Everyone is now facing a big challenge with the sudden changes due to COVID-19. As an IT Security Manager, going from having on-site workers every day to having the majority of the workforce working from home provides a security challenge. Maintaining our organization’s productivity, connectivity, flexibility, and security is going to take all of us working together in this difficult time.
Before we get started, please ensure the safety of your employees and their families by following the WHO and your local government’s advice. Also, follow the guidelines from the WHO on ‘Getting your workplace ready for COVID-19’.
In times of crisis, the good people in the world stand out, but unfortunately, cybercriminals seize the opportunity. Attacks have increased and multiple COVID-themed attacks are surfacing. Already, cybercriminals are targeting individuals by disguising themselves as legitimate organizations, e.g. WHO, to steal money or sensitive information, and doing this by offering a cure, COVID-related tax refunds, providing misinformation that the virus is airborne, and more. We wrote this post to share our perspective and skills which we hope will help in this new reality.
It’s imperative to provide guidance to remote employees so they can do their part to help you keep your organization secure and protected from breaches. I recommend you do what you can to provide employees with the support they need to set up their home environments securely and efficiently.
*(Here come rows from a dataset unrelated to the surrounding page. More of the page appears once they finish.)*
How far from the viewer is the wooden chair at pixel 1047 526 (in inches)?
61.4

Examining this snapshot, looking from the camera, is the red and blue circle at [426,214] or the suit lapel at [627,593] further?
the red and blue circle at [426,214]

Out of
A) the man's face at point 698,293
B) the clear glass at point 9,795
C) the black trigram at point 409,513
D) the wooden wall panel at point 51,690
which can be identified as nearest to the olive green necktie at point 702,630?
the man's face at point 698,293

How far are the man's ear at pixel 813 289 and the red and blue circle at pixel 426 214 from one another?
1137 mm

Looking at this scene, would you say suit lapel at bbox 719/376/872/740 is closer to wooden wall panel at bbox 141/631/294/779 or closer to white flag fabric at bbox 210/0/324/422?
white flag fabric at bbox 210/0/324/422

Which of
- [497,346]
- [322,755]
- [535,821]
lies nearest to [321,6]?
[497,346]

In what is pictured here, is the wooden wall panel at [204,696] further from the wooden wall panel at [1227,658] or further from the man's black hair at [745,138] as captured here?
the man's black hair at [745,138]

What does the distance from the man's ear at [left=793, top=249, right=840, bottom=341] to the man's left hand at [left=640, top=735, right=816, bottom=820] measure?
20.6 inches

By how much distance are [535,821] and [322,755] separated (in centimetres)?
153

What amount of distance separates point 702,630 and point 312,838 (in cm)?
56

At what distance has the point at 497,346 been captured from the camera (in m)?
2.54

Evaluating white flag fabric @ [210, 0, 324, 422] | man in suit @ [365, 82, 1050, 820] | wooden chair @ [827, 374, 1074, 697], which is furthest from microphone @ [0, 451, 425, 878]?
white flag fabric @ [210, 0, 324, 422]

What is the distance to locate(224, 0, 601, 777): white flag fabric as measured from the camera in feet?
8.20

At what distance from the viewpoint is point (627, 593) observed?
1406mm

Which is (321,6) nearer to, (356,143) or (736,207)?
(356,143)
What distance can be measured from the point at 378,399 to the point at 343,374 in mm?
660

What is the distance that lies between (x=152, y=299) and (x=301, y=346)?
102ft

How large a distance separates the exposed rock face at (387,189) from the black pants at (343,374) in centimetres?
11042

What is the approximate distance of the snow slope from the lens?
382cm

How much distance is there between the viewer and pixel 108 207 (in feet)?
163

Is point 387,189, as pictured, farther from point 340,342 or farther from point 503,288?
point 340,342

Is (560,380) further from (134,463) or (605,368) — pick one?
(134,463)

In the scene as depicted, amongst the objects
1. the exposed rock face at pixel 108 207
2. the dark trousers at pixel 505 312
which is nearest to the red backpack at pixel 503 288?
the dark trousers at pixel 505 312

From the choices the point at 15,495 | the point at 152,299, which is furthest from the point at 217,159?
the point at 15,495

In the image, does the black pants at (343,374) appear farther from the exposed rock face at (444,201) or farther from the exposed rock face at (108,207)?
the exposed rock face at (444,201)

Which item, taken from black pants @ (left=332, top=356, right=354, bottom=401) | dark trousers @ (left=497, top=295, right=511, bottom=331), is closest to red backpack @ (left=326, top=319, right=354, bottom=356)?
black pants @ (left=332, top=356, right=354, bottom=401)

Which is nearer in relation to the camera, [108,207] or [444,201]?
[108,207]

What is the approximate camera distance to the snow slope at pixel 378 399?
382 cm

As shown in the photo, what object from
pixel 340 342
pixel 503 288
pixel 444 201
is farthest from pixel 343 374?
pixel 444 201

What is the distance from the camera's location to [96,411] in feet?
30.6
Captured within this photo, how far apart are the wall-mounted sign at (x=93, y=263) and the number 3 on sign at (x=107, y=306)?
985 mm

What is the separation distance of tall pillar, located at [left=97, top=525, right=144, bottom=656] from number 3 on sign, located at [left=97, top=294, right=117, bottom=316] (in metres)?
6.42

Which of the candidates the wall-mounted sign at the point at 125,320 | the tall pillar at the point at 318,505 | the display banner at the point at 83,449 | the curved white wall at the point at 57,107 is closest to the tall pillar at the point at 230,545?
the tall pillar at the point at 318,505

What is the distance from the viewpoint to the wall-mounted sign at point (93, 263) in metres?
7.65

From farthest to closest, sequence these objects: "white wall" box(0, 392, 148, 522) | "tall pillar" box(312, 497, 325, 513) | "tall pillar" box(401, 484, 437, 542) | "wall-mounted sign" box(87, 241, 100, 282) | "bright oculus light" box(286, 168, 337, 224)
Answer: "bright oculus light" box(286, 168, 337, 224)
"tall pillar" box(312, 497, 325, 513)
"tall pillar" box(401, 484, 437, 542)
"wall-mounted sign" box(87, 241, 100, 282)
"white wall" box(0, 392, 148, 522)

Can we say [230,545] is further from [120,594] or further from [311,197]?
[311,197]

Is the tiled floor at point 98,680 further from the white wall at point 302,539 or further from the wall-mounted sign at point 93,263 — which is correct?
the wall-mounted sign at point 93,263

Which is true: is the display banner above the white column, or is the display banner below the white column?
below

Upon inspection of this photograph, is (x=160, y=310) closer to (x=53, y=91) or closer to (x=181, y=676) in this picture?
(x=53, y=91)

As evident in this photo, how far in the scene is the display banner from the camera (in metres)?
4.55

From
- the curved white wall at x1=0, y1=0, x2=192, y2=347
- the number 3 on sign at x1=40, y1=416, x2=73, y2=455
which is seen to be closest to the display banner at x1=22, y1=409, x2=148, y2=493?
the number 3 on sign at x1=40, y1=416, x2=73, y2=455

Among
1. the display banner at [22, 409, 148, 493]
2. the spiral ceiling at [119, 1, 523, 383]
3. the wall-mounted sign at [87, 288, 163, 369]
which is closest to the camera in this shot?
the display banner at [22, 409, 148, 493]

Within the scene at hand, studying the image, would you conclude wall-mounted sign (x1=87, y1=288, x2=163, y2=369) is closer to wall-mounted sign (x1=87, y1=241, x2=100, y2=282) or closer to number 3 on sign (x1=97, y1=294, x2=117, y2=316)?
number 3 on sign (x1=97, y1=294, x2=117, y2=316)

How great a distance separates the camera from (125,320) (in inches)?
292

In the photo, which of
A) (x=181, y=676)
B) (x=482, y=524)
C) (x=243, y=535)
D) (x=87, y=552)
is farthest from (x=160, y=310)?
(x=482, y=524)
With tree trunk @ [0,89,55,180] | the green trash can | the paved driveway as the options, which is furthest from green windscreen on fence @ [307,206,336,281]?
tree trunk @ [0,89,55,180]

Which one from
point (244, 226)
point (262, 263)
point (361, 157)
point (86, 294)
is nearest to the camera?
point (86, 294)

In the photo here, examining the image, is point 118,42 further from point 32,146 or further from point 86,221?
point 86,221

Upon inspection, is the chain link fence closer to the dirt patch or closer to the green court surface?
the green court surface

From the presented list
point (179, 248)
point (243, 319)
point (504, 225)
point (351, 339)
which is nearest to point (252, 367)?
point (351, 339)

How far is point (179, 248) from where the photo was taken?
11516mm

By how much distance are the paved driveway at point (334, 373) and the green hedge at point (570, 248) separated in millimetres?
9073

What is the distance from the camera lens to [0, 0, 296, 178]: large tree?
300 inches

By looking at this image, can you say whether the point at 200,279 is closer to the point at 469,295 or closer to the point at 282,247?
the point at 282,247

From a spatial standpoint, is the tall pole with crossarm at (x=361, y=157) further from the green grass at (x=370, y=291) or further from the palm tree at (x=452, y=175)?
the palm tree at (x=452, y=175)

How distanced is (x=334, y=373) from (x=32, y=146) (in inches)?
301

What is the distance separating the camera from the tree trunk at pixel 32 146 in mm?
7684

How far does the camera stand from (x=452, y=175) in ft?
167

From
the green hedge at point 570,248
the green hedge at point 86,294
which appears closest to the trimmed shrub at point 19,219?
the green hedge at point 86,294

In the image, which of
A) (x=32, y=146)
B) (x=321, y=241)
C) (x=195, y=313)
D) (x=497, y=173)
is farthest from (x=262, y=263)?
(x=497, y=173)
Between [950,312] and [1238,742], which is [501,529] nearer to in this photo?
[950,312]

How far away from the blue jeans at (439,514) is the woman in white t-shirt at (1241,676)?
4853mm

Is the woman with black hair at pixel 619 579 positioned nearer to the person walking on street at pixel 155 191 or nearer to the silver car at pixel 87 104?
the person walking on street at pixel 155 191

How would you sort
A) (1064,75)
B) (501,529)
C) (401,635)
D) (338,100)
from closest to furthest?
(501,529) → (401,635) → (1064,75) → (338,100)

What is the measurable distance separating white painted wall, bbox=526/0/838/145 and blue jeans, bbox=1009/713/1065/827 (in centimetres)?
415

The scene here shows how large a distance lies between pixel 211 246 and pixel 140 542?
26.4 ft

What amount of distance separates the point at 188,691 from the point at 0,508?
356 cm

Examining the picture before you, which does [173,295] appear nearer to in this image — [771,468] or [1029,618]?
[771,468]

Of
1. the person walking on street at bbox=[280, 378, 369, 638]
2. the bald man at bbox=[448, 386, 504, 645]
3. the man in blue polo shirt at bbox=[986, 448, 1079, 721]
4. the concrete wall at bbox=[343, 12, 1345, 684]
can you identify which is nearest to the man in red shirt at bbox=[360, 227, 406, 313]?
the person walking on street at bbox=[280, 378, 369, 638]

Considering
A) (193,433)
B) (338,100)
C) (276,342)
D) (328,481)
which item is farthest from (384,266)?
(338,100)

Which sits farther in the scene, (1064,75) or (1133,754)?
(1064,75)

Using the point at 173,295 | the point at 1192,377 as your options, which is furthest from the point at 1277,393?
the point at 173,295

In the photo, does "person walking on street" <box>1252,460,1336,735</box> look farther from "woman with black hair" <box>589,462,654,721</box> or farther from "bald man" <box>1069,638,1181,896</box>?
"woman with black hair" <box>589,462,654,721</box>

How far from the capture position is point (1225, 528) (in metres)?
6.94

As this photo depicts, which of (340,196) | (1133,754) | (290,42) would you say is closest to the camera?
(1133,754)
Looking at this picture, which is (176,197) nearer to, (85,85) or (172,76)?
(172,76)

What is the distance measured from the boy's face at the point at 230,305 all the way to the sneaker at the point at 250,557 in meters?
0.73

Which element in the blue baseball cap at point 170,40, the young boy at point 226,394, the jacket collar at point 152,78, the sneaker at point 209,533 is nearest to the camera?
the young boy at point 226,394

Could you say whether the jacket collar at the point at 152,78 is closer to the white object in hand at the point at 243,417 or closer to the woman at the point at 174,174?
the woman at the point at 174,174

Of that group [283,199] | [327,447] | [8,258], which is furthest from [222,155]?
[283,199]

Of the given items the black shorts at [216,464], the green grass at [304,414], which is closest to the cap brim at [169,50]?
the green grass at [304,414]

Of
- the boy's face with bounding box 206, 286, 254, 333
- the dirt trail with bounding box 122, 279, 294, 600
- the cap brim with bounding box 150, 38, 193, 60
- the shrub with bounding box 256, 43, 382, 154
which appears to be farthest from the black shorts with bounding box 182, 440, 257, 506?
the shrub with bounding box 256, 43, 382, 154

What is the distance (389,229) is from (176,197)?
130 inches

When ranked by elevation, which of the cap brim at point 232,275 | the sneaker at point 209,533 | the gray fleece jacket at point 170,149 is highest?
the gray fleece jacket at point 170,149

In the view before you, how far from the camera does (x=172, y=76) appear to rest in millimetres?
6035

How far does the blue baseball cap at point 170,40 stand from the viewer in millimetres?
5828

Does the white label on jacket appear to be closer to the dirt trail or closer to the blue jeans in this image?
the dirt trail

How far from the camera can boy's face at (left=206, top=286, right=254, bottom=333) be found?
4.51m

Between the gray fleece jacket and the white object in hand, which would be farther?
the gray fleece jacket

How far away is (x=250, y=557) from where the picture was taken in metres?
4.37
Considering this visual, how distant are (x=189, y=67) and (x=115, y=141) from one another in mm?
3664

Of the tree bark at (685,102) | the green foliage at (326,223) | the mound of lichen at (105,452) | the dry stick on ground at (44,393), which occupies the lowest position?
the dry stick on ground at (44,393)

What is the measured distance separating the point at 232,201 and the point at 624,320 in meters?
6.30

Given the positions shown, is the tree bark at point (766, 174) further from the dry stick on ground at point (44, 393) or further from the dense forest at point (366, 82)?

You have to rely on your employee’s judgment – if you make security too difficult, they will find a way around it. The key is to make doing the right thing easy, and the wrong thing difficult.
In a corporate environment, you have more control over the networks your employees are connecting to. In a remote setting, this is no longer the case, so it’s vital for employees to understand they need to secure their WiFi for the sake of keeping the organization secure from breach, as well as their own sake. You need to help them make sure that only those invited to use the network are able to. You need to make it easy for your people to confirm their home WiFi is secured with a WPA2 set-up and if it’s not, you need to make it easy for your remote staff to set that up. Confirm their home router is updated with no default passwords. Over the years you’ll know that there have been many problems with the embedded systems running on home routers as well as the WPA2 protocol itself, so keeping this often overlooked hardware up to date is essential.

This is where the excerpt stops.